### TASK REQUIREMENTS
Write the records out again, switching each "seated audience member" to "seated spectator" and leaving everything else unchanged.

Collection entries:
* START *

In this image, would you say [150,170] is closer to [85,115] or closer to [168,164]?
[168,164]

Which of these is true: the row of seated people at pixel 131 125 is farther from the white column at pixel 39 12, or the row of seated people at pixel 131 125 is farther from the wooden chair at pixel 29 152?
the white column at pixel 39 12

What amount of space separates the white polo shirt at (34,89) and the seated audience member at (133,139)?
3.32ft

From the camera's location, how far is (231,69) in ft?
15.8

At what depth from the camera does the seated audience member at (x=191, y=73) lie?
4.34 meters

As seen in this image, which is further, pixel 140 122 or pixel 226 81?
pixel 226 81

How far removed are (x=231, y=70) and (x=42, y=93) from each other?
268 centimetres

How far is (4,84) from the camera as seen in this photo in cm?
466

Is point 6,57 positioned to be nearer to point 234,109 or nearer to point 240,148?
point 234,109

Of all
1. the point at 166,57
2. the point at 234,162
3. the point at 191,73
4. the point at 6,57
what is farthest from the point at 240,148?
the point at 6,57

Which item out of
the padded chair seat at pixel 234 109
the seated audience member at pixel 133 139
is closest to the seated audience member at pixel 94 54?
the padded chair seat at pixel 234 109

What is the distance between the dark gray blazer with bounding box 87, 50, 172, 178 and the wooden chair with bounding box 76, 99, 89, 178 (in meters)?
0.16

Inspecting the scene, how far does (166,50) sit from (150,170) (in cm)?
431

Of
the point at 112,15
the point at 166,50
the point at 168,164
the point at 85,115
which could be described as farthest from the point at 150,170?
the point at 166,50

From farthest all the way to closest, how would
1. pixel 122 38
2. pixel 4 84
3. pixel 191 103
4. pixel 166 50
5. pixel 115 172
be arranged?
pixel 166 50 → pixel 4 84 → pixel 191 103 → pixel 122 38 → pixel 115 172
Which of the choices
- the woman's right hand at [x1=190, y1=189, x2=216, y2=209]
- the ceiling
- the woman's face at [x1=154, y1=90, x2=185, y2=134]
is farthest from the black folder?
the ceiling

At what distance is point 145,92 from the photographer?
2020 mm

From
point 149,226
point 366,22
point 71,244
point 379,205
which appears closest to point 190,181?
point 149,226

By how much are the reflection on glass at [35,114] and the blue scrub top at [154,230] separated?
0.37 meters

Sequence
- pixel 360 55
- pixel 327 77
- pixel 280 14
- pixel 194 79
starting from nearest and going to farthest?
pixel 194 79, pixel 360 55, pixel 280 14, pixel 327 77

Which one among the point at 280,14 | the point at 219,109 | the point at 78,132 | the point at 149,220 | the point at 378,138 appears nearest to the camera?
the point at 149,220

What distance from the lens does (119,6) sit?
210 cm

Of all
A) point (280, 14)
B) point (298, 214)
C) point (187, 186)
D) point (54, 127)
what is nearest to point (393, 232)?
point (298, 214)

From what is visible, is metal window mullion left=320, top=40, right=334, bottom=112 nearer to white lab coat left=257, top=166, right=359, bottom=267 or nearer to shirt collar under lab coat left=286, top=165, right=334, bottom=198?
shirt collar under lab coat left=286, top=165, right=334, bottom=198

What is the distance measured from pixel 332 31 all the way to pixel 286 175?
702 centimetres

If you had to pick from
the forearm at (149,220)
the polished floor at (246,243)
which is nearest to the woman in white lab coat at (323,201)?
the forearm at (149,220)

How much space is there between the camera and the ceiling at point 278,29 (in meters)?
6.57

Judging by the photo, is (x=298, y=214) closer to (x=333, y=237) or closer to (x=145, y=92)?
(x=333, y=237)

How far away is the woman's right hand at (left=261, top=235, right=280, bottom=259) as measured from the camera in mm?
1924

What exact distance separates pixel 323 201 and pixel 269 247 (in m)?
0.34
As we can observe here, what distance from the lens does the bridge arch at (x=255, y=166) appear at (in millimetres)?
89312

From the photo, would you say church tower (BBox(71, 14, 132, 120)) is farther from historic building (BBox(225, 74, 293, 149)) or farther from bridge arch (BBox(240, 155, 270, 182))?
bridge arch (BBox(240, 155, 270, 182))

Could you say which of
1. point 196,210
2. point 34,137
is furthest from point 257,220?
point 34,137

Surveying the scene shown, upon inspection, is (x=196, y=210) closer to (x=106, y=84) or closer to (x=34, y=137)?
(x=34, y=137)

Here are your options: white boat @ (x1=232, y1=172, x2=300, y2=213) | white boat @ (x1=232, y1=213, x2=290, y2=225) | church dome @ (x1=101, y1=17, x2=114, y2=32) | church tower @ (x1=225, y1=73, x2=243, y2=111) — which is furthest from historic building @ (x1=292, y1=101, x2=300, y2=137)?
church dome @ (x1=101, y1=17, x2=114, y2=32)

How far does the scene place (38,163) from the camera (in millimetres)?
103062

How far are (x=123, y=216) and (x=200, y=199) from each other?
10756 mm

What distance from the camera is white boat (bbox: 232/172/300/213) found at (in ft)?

* END *

### THE REPLY
In this image, would you say [150,170] is closer to [85,115] or closer to [168,164]?
[168,164]

Which of these is true: the row of seated people at pixel 131 125 is farther from the white column at pixel 39 12, or the row of seated people at pixel 131 125 is farther from the wooden chair at pixel 29 152?
the white column at pixel 39 12

What amount of space separates the white polo shirt at (34,89) and the seated spectator at (133,139)?
3.32ft

From the camera's location, how far is (231,69) in ft?
15.8

At what depth from the camera does the seated spectator at (x=191, y=73) lie?
4.34 meters

As seen in this image, which is further, pixel 140 122 or pixel 226 81?
pixel 226 81

How far removed are (x=231, y=70) and (x=42, y=93) from each other?
268 centimetres

How far is (4,84) from the camera as seen in this photo in cm?
466

Is point 6,57 positioned to be nearer to point 234,109 or nearer to point 240,148?
point 234,109

Of all
1. the point at 166,57
2. the point at 234,162
3. the point at 191,73
4. the point at 6,57
what is farthest from the point at 240,148?
the point at 6,57

Which item out of
the padded chair seat at pixel 234 109
the seated spectator at pixel 133 139
is closest to the seated spectator at pixel 94 54?
the padded chair seat at pixel 234 109

What is the distance between the dark gray blazer with bounding box 87, 50, 172, 178 and the wooden chair with bounding box 76, 99, 89, 178 (in meters)?
0.16

Inspecting the scene, how far does (166,50) sit from (150,170) (in cm)?
431

Of
the point at 112,15
the point at 166,50
the point at 168,164
the point at 85,115
which could be described as farthest from the point at 150,170?
the point at 166,50

From farthest all the way to closest, how would
1. pixel 122 38
2. pixel 4 84
3. pixel 191 103
4. pixel 166 50
5. pixel 115 172
be arranged?
pixel 166 50 → pixel 4 84 → pixel 191 103 → pixel 122 38 → pixel 115 172
Which of the choices
- the woman's right hand at [x1=190, y1=189, x2=216, y2=209]
- the ceiling
- the woman's face at [x1=154, y1=90, x2=185, y2=134]
is farthest from the black folder?
the ceiling

At what distance is point 145,92 from the photographer?
2020 mm

From
point 149,226
point 366,22
point 71,244
point 379,205
which appears closest to point 190,181?
point 149,226

By how much are the reflection on glass at [35,114] and the blue scrub top at [154,230] separated?
0.37 meters

Sequence
- pixel 360 55
- pixel 327 77
- pixel 280 14
- pixel 194 79
starting from nearest and going to farthest?
pixel 194 79, pixel 360 55, pixel 280 14, pixel 327 77

Which one among the point at 280,14 | the point at 219,109 | the point at 78,132 | the point at 149,220 | the point at 378,138 appears nearest to the camera?
the point at 149,220

What distance from the lens does (119,6) sit?
210 cm

Of all
A) point (280, 14)
B) point (298, 214)
C) point (187, 186)
D) point (54, 127)
what is nearest to point (393, 232)?
point (298, 214)

From what is visible, is metal window mullion left=320, top=40, right=334, bottom=112 nearer to white lab coat left=257, top=166, right=359, bottom=267 or nearer to shirt collar under lab coat left=286, top=165, right=334, bottom=198?
shirt collar under lab coat left=286, top=165, right=334, bottom=198

What is the distance measured from pixel 332 31 all the way to pixel 286 175?
702 centimetres

If you had to pick from
the forearm at (149,220)
the polished floor at (246,243)
which is nearest to the woman in white lab coat at (323,201)?
the forearm at (149,220)

How much space is there between the camera and the ceiling at point 278,29 (in meters)?
6.57

Judging by the photo, is (x=298, y=214) closer to (x=333, y=237) or closer to (x=145, y=92)?
(x=333, y=237)

How far away is the woman's right hand at (left=261, top=235, right=280, bottom=259) as measured from the camera in mm?
1924

What exact distance separates pixel 323 201 and pixel 269 247 (in m)?
0.34
As we can observe here, what distance from the lens does the bridge arch at (x=255, y=166) appear at (in millimetres)?
89312

From the photo, would you say church tower (BBox(71, 14, 132, 120)) is farther from historic building (BBox(225, 74, 293, 149)) or farther from bridge arch (BBox(240, 155, 270, 182))?
bridge arch (BBox(240, 155, 270, 182))

Could you say which of
1. point 196,210
2. point 34,137
is furthest from point 257,220?
point 34,137

Surveying the scene shown, upon inspection, is (x=196, y=210) closer to (x=106, y=84) or closer to (x=34, y=137)?
(x=34, y=137)

Here are your options: white boat @ (x1=232, y1=172, x2=300, y2=213) | white boat @ (x1=232, y1=213, x2=290, y2=225) | church dome @ (x1=101, y1=17, x2=114, y2=32) | church tower @ (x1=225, y1=73, x2=243, y2=111) — which is furthest from historic building @ (x1=292, y1=101, x2=300, y2=137)?
church dome @ (x1=101, y1=17, x2=114, y2=32)

How far does the scene place (38,163) from the camera (in millimetres)?
103062

How far are (x=123, y=216) and (x=200, y=199) from each other?
10756 mm

What distance from the camera is white boat (bbox: 232/172/300/213) found at (in ft)?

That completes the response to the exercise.